Text block START

Ethical principles

Artificial Intelligence (AI) has emerged as a breakthrough technology of the 21st century, with impactful applications ranging from medical diagnostics and treatment to autonomous systems that gather data through sensor networks and “learn” from experience.

Cognizant of Voltaire’s admonition that with great power comes great responsibility, and further recognizing the myriad moral and ethical challenges associated with AI applications, ISSAI operates in accordance with the following ethical principles:

  • 1. Societal Well-Being – sometimes described as “AI for Good”, AI systems should prioritize the benefits for humanity and the stewardship of the environment, emphasizing sustainability, and observing the Hippocratic credo of “first, do no harm”.
  • 2. Human-Centered Values – AI systems should respect human rights, the rule of law, and democratic values of freedom and dignity. AI systems should respect the privacy and anonymity of people, incorporating data protection, and observing values of equality, non-discrimination, diversity, social justice, and internationally recognized labor rights.

Text block END

**Exercise objective:** Continue the AI ethical principles text from the point after the second principle. The data has no connection to the AI ethical principles text.

Extracted entries START

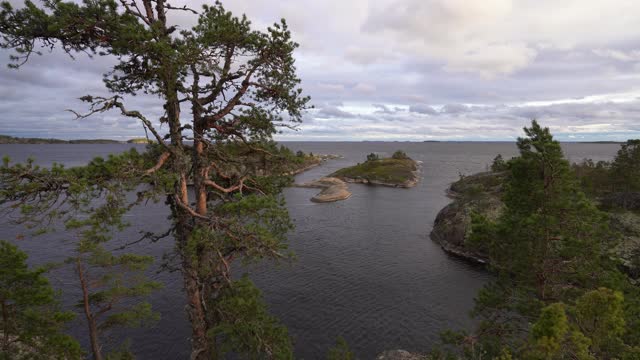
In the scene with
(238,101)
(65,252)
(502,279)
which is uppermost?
(238,101)

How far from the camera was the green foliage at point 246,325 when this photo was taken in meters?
13.4

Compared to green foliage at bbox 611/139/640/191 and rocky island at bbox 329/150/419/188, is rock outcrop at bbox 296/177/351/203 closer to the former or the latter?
rocky island at bbox 329/150/419/188

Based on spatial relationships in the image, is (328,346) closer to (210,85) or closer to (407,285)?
(407,285)

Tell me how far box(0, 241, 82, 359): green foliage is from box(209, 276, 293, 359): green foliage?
554 cm

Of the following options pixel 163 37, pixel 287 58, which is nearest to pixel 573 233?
pixel 287 58

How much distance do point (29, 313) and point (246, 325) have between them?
7938 millimetres

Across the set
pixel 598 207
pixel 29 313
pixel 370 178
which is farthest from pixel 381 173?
pixel 29 313

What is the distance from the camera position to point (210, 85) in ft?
42.8

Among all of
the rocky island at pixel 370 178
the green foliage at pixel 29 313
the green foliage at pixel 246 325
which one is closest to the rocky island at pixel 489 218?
the green foliage at pixel 246 325

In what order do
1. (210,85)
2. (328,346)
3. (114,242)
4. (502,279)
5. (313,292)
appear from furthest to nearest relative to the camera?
(114,242) < (313,292) < (328,346) < (502,279) < (210,85)

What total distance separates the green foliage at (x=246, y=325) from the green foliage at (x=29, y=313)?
18.2 feet

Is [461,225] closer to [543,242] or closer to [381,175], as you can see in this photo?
[543,242]

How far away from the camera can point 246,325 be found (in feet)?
43.8

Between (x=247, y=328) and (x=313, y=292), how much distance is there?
77.9ft
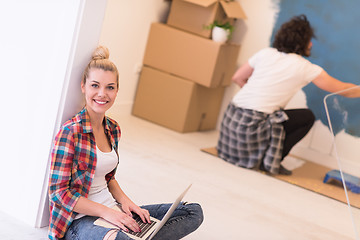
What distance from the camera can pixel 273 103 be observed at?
360 cm

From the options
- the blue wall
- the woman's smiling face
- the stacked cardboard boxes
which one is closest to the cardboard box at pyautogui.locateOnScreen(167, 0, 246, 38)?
the stacked cardboard boxes

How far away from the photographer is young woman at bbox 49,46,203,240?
1.71 metres

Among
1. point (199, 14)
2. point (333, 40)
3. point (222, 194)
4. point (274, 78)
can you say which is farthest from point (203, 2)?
point (222, 194)

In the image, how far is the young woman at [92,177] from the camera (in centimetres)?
171

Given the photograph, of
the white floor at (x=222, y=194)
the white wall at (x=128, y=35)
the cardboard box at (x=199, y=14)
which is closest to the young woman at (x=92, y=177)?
the white floor at (x=222, y=194)

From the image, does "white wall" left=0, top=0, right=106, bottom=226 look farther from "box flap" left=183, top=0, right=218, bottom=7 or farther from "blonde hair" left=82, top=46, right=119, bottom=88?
"box flap" left=183, top=0, right=218, bottom=7

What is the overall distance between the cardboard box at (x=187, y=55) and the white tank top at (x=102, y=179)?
2.26 meters

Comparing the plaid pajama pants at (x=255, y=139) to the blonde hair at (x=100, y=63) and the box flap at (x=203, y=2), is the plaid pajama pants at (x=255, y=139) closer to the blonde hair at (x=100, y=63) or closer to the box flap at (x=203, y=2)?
the box flap at (x=203, y=2)

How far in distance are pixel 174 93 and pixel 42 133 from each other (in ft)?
7.45

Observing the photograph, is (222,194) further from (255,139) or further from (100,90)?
(100,90)

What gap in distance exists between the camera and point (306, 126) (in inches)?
145

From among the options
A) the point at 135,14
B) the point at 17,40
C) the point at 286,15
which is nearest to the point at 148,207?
the point at 17,40

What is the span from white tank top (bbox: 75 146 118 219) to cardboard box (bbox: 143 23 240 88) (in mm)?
2256

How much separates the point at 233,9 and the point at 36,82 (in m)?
2.56
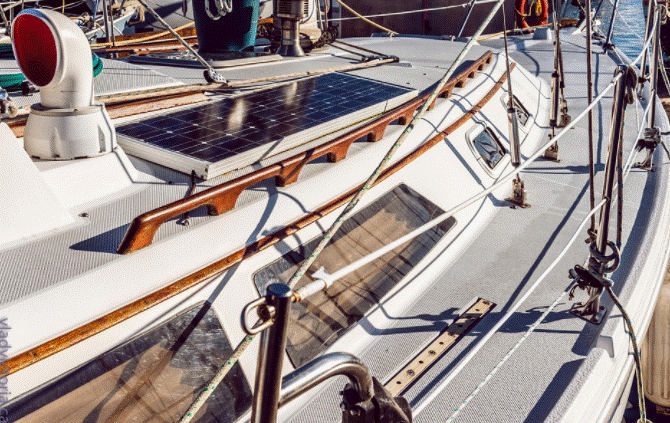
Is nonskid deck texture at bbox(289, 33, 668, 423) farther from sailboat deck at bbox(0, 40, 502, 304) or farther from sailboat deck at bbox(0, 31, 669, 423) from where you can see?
sailboat deck at bbox(0, 40, 502, 304)

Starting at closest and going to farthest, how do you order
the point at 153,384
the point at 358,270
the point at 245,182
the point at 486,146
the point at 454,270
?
the point at 153,384 → the point at 245,182 → the point at 358,270 → the point at 454,270 → the point at 486,146

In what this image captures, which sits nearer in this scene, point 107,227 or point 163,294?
point 163,294

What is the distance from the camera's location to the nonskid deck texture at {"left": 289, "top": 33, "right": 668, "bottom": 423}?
2242mm

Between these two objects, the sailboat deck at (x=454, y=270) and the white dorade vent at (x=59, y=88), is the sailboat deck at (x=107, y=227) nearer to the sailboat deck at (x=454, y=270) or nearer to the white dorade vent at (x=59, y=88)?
the sailboat deck at (x=454, y=270)

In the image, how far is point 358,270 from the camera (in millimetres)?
2582

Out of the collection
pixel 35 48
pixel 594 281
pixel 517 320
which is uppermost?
pixel 35 48

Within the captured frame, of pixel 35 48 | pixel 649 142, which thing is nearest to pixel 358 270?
pixel 35 48

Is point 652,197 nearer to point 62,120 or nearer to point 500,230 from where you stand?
point 500,230

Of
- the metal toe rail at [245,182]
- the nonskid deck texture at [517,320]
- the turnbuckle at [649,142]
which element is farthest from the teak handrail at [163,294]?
the turnbuckle at [649,142]

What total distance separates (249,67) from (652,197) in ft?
8.51

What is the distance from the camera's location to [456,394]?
2.29 metres

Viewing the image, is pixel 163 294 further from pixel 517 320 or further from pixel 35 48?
pixel 517 320

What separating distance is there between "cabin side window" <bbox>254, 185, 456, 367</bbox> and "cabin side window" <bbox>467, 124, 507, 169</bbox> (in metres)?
0.64

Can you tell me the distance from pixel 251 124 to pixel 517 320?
1.42 m
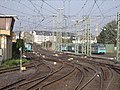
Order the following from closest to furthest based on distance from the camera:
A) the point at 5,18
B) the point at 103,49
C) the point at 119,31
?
the point at 119,31, the point at 5,18, the point at 103,49

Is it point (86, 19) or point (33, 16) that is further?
point (86, 19)

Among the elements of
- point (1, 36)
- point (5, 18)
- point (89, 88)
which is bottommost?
point (89, 88)

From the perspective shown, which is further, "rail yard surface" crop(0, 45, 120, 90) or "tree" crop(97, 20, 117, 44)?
"tree" crop(97, 20, 117, 44)

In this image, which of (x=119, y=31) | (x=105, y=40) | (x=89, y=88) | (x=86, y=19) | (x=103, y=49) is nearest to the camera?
(x=89, y=88)

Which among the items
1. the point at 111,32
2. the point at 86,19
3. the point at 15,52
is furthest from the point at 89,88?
the point at 111,32

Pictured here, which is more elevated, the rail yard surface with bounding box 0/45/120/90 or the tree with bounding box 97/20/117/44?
the tree with bounding box 97/20/117/44

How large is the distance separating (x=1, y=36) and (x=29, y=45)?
50.4m

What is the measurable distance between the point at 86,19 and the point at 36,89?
135 ft

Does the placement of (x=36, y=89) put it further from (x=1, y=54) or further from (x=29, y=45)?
(x=29, y=45)

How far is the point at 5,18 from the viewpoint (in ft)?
138

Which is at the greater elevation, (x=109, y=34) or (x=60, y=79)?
(x=109, y=34)

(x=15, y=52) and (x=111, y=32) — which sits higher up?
(x=111, y=32)

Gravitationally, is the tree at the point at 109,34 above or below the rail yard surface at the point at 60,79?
above

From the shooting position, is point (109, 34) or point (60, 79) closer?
point (60, 79)
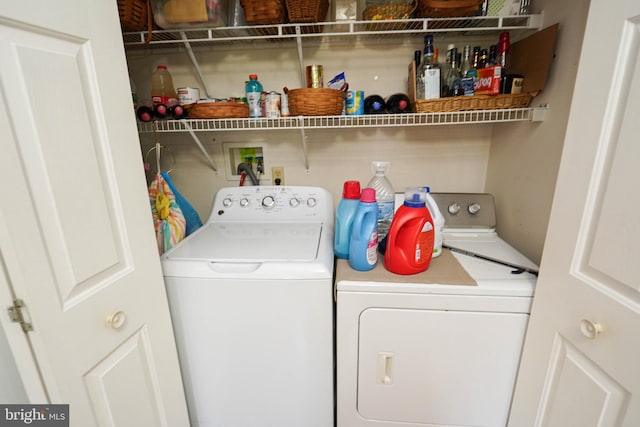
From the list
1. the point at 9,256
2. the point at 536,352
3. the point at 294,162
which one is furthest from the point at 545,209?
the point at 9,256

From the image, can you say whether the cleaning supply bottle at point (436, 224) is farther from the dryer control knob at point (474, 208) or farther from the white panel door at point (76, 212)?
the white panel door at point (76, 212)

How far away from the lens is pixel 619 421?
0.71 meters

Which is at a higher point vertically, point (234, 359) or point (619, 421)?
point (619, 421)

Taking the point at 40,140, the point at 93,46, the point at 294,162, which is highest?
the point at 93,46

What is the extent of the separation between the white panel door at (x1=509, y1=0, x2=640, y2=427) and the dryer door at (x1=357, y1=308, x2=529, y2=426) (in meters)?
0.20

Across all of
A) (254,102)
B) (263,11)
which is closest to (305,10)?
(263,11)

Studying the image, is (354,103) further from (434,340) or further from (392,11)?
(434,340)

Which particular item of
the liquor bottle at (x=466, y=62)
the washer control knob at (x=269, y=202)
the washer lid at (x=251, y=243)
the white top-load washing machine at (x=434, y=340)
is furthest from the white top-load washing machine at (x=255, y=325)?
the liquor bottle at (x=466, y=62)

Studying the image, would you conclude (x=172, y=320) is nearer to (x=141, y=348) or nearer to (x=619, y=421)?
(x=141, y=348)

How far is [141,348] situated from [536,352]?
1.37m

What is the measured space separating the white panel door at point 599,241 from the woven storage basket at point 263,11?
1109 millimetres

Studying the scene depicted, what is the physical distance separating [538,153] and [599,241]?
75 centimetres

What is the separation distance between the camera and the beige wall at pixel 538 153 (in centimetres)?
111

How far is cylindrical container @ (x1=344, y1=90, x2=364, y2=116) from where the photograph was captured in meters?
1.44
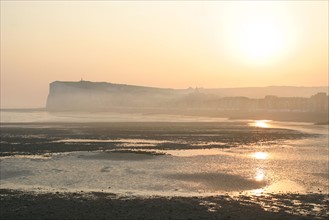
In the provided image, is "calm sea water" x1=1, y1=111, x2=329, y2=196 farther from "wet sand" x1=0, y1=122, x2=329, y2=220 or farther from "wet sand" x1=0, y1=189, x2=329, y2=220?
"wet sand" x1=0, y1=189, x2=329, y2=220

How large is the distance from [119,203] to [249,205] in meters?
6.56

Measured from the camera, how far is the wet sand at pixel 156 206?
19359 millimetres

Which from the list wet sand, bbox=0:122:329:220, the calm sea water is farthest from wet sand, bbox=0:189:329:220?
the calm sea water

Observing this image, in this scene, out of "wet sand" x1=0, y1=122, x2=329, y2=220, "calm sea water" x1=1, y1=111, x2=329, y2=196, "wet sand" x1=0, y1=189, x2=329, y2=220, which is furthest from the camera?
"calm sea water" x1=1, y1=111, x2=329, y2=196

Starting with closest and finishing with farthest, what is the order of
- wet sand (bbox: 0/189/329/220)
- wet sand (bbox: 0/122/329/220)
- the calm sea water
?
1. wet sand (bbox: 0/189/329/220)
2. wet sand (bbox: 0/122/329/220)
3. the calm sea water

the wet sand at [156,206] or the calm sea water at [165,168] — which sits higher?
the calm sea water at [165,168]

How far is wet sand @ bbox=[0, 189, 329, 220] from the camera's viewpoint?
19359 millimetres

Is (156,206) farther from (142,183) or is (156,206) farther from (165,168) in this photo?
(165,168)

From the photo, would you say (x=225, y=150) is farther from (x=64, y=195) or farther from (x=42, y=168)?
(x=64, y=195)

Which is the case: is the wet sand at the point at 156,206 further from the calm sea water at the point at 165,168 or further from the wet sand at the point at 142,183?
the calm sea water at the point at 165,168

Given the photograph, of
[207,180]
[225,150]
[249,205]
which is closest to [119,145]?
[225,150]

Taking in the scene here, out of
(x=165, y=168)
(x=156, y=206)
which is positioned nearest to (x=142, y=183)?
(x=156, y=206)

Extracted entries END

**Result for this exercise:**
  • 3. Transparency – AI systems utilize algorithms and learning methodologies that can be inscrutable, thus it is imperative to ensure responsible disclosure of a system’s design, methodologies, capabilities, limitations, and risks such that humans can understand and challenge the outcomes.
  • 4. Technical Resilience and Robustness – an AI system must operate in a safe and secure manner, with engineered fault-tolerance and the capacity to detect risks and avoid harm in the event of an error or system failure.
  • 5. Accountability – Organizations and humans developing, using and/or operating AI systems should be accountable for their proper functioning in line with the above principles.